── TEXTO APRESENTADO ──

A gente profissionalizou muito. Eu consegui unir essa minha experiência em bancos e seguradoras com a de atleta. Eu tenho sangue de atleta. Os caras me chamam de cartola, eu fico louco. Não tenho cara de cartola, sou contra, contra reeleição… O estágio em que chegou o COB, vou pegar aqui para mostrar…(pega o tablet e abre sistema de gestão do COB). A gente profissionalizou de um jeito que hoje é parecido com o planejamento que eu fazia em um banco. O mesmo sistema de metas. Analisamos o quadriênio e comparamos: como está 2014 em relação a 2010, que foi dois anos antes da Olimpíada? E 2013 em relação a 2009?
É difícil lidar com a questão dos orçamentos, que vêm de diferentes fontes?
Para mim, a grande vitória do COB nos últimos cinco, seis anos, foi conseguir unificar tudo. O que acontecia antes? O ministério fazia um investimento, a Sogipa outro, a federação, a confederação, e o COB. Cinco milhões de reais separados não resolvem nada. Na hora em que você investe seguindo a mesma linha de pensamento, a história muda. Hoje, quando sento com uma Confederação, o cara me diz o que tem de patrocínio, de Lei de Incentivo. O orçamento não passa pelo COB, mas o planejamento é liderado por nós. Você não consegue chegar ao fim de uma conversa como essa sem estar coberto nos gastos principais. Aí estourou o orçamento, e os caras precisam contratar mais um técnico? Ele apresenta o projeto para um fundo que nós temos para questões extraorçamentárias. A partir daí, vemos as prioridades.
Como lidar com a responsabilidade de preparar a delegação que vai disputar uma Olimpíada em casa?
Minha tranquilidade é saber que o atleta brasileiro tem, hoje, a mesma condição do que qualquer outro. O que acontecia antes? Eu dizia que a geração anterior à minha era a geração do “se…”. “Se a gente treinasse oito horas por dia, ia ganhar”. “Se a gente fosse profissional e recebesse salário, ia ganhar”. Sempre tinha uma muleta. Agora não tem mais. Se precisa morar no Japão, vai morar no Japão. Se precisa um técnico estrangeiro, tem. Ao mesmo tempo, a gente sabe que o nosso papel vai até o momento do saque, ou da largada. Dali para frente, ganhar ou perder faz parte do jogo. O que a gente quer é que o atleta brasileiro não tenha razão para desculpa. E antes tinha. Ele dizia “pô, o atleta alemão tem um suplemento alimentar que aqui não entra”. “O americano é profissional e não precisa ficar olhando a conta corrente”. Hoje em dia, ninguém é milionário, mas se sustentam através de um conjunto de agentes. O atleta tem uma bolsa pódio, um dinheiro do comitê ou do patrocinador. Por um lado, é fácil acompanhar tudo isso de fora. Sei que a gente entrega o melhor que a gente pode. E este melhor é igual a qualquer lugar do mundo.

───
── ENTRADAS FORNECIDAS ──

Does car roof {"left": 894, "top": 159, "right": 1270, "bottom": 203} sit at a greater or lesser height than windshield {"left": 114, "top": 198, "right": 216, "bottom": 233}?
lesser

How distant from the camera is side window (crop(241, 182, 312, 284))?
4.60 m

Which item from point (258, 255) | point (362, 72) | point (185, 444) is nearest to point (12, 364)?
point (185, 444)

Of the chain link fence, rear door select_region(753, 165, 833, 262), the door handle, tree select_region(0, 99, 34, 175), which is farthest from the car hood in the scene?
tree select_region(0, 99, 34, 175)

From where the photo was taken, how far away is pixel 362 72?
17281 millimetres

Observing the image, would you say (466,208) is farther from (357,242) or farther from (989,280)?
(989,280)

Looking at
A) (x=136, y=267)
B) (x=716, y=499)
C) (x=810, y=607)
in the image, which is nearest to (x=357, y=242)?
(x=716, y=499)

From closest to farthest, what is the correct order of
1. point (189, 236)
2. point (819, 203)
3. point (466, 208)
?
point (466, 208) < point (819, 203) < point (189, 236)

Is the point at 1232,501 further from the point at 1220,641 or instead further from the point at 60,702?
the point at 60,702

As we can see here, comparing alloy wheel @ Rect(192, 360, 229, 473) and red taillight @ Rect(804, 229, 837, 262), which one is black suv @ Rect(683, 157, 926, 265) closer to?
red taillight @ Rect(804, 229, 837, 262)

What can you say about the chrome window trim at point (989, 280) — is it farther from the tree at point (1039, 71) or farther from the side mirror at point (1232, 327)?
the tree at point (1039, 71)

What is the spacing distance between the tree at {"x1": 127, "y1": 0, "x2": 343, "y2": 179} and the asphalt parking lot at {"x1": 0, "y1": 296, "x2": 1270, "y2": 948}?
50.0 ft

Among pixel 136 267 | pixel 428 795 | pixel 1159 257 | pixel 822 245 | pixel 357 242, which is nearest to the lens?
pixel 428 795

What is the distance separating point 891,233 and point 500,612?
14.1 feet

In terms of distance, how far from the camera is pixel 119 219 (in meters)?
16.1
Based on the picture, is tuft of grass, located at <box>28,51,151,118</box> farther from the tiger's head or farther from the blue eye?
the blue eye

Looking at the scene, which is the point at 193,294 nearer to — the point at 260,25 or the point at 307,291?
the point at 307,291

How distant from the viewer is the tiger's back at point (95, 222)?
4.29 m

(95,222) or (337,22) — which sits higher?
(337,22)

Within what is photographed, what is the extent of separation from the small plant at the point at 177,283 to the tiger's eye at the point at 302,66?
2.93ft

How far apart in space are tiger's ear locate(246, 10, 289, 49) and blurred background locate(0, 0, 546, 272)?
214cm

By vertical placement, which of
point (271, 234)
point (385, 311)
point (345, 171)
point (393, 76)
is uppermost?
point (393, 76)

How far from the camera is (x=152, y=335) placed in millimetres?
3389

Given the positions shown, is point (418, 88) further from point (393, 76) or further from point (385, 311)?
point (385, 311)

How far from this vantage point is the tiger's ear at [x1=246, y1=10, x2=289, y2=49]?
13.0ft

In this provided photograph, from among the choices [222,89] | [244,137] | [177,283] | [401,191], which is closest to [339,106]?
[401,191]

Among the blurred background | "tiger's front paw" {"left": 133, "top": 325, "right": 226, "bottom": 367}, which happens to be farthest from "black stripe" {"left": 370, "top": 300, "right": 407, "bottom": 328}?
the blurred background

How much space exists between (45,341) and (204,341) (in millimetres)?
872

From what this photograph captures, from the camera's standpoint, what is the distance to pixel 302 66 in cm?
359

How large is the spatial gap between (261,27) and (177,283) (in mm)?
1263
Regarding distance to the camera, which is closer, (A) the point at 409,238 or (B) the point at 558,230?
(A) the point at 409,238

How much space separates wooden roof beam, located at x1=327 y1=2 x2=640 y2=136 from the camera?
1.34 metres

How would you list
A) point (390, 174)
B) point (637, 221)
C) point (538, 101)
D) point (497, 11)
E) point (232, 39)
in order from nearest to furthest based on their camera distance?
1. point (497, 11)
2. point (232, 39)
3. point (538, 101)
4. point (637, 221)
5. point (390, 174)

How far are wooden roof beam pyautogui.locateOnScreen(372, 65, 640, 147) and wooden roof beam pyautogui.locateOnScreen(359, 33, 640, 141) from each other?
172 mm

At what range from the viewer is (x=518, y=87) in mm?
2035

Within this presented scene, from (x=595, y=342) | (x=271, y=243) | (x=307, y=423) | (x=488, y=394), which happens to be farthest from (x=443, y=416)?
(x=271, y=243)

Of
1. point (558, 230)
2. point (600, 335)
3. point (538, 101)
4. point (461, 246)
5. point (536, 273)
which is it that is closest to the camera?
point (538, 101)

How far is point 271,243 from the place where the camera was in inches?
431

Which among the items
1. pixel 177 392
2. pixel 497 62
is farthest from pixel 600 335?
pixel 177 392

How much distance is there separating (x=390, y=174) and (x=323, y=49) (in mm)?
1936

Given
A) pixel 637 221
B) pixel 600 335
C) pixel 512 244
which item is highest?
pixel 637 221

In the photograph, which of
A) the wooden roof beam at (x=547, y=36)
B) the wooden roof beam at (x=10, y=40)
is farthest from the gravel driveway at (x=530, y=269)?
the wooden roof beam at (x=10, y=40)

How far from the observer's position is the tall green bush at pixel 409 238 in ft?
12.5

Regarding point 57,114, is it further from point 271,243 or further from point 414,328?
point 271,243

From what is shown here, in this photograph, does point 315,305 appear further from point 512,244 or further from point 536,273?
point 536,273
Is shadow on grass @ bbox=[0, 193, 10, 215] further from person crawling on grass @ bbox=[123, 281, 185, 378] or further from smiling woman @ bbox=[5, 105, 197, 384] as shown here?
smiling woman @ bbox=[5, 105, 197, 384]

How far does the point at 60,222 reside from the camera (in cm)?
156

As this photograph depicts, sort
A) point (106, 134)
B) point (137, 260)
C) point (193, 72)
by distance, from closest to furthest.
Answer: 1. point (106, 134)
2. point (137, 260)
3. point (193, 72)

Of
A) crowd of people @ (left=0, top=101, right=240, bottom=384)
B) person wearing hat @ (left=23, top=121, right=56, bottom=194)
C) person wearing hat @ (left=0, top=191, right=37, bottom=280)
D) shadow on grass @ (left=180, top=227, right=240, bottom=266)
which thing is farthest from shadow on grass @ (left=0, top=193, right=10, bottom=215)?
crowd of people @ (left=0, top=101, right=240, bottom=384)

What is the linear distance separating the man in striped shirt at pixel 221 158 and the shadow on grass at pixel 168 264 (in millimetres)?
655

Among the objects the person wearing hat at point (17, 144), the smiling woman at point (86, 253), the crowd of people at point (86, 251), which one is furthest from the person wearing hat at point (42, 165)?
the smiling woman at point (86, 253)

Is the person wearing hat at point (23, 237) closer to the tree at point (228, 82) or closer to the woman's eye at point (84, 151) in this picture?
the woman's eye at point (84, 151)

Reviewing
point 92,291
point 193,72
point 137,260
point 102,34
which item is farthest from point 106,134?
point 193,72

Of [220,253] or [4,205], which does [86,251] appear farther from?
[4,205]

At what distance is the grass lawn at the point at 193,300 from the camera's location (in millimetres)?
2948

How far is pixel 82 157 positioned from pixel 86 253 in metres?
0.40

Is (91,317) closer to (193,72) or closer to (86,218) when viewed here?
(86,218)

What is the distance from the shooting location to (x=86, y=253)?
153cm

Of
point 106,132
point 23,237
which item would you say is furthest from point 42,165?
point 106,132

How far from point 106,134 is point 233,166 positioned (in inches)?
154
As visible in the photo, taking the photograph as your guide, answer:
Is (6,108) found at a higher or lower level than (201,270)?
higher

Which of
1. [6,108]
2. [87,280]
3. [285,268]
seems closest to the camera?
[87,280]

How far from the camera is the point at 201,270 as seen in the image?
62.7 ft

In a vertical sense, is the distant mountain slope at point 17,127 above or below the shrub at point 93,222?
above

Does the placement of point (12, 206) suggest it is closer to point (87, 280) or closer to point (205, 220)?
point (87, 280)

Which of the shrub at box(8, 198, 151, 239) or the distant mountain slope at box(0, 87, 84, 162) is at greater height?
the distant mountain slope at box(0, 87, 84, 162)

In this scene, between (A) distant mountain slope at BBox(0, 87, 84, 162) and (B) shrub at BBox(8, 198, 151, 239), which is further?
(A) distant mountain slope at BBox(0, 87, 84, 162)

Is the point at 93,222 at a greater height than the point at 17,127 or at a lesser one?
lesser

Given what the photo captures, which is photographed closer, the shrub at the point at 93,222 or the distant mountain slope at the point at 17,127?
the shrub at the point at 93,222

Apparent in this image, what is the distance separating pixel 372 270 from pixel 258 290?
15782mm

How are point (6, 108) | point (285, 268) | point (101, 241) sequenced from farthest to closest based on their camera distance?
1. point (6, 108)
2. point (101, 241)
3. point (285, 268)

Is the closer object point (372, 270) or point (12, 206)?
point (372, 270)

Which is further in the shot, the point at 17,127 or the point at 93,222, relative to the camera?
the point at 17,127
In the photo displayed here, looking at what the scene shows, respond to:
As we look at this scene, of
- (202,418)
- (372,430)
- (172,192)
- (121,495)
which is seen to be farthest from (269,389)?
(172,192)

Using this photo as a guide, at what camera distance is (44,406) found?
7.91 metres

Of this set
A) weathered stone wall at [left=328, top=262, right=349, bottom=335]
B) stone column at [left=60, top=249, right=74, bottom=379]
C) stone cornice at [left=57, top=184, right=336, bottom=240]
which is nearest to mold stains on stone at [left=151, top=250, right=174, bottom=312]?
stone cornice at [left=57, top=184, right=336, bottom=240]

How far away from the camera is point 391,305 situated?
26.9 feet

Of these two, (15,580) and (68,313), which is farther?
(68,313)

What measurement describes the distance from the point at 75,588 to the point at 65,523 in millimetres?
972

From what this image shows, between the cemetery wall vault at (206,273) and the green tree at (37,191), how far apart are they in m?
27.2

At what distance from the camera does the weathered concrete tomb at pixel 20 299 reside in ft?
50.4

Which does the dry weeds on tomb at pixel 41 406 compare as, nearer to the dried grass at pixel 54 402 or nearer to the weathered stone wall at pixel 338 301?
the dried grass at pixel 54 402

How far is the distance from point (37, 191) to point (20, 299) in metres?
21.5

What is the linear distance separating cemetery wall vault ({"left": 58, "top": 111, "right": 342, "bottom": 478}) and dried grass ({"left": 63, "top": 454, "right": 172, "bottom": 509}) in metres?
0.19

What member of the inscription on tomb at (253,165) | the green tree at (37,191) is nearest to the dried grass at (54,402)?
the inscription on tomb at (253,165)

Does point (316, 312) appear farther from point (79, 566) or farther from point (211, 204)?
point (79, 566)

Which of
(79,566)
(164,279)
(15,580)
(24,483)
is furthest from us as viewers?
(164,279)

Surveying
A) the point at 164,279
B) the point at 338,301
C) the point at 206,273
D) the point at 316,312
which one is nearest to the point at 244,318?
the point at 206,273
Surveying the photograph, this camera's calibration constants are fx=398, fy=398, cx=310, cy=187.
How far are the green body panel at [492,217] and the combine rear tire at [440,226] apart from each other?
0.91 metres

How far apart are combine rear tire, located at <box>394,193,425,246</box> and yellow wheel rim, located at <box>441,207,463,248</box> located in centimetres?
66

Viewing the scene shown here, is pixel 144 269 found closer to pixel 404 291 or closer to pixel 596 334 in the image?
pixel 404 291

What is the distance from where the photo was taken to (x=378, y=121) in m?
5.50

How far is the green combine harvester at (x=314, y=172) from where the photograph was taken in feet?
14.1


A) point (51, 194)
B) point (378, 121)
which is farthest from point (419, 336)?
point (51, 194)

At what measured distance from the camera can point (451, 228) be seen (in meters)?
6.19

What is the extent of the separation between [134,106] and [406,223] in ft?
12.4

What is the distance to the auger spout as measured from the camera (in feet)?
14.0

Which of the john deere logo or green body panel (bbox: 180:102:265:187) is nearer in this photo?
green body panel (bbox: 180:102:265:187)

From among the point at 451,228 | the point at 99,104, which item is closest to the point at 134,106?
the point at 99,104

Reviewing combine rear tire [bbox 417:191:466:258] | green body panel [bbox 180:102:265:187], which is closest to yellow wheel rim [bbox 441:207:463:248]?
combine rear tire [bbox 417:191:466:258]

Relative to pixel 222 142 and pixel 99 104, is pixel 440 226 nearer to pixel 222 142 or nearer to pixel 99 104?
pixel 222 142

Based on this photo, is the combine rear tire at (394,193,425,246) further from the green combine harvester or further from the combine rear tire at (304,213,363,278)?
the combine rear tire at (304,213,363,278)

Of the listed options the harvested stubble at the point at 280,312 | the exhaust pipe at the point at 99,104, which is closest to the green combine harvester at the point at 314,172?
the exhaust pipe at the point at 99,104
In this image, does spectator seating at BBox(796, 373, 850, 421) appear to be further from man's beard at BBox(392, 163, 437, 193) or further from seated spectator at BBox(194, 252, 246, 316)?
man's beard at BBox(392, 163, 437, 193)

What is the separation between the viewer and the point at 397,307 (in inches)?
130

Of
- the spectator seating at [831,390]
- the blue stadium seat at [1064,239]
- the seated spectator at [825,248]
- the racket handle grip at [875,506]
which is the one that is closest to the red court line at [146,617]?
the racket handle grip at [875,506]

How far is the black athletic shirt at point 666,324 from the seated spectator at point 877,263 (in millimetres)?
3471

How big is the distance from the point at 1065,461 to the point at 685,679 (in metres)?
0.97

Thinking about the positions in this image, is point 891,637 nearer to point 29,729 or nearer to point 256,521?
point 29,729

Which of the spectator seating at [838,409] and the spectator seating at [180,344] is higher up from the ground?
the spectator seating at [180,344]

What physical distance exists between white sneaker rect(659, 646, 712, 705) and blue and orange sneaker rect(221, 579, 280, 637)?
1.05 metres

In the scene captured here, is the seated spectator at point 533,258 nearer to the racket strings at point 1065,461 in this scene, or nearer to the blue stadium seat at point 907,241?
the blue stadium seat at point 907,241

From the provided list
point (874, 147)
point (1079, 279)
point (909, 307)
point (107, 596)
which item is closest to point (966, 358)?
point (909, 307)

───

Prossiga a entrevista sobre a gestão do COB e a preparação dos atletas brasileiros, começando logo após a última frase mostrada. As entradas foram tiradas de outra fonte, sem ligação com o texto.

RESPOSTA:
Como vocês estabelecem as metas?
A meta é atingir a décima posição na Olimpíada. Temos o número de finais nos últimos anos, quem são meus adversários. Onde eu deveria estar neste momento. Consigo controlar orçamento. Vejo o mapa do esporte olímpico. Posso comparar qualquer um com qualquer um. E com isso a gente faz análise de resultados. É fácil um presidente de Confederação dizer que um atleta tem chance de medalha. Mas aí eu pego o perfil histórico de um medalhista daquela modalidade. Vejo que oito anos antes foi campeão mundial juvenil, quatro anos antes foi campeão de outra competição…Existe um padrão, uma curva. Às vezes o resultado sai da curva? Sim. Mas eu gosto da matemática. O que sai da curva é muito pouco. Na nossa projeção, pela tendência de idade e de resultados, o Usain Bolt, no Rio, vai ser bronze. São estudos espetaculares que você consegue fazer.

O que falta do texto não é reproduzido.